• _Aim of the task_: Switch "nearer" to "closer" in the items from the line with "Does pixel 221" up to and including the line with "What is the distance". Give those lines again with everything else unchanged.

Spatial reasoning records:
-- start --

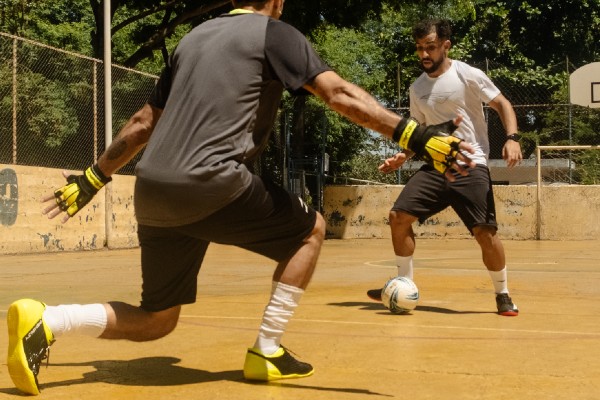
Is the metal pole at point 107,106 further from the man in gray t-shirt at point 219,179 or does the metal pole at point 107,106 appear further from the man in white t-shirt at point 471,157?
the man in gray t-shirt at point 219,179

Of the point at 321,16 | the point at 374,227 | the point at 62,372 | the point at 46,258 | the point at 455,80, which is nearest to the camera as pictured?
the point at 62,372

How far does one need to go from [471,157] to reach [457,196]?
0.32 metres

-- end --
-- start --

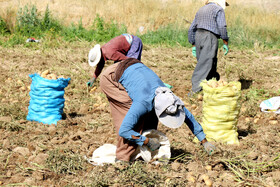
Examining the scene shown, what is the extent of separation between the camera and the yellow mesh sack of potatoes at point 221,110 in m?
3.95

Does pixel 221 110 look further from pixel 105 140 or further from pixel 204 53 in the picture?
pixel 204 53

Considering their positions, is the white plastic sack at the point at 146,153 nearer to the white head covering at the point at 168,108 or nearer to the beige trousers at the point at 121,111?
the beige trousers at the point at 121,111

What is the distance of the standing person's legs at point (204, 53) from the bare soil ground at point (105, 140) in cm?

-- end --

• _Solution to this task_:
Does pixel 221 110 look further from pixel 105 140 or further from pixel 204 53 in the picture?
pixel 204 53

Considering their positions, is the white plastic sack at the point at 146,153 closer to the white head covering at the point at 168,108 or closer to the beige trousers at the point at 121,111?
the beige trousers at the point at 121,111

What is the distance of the standing person's legs at point (204, 53) from the bare soil ground at point (105, 140) in cm?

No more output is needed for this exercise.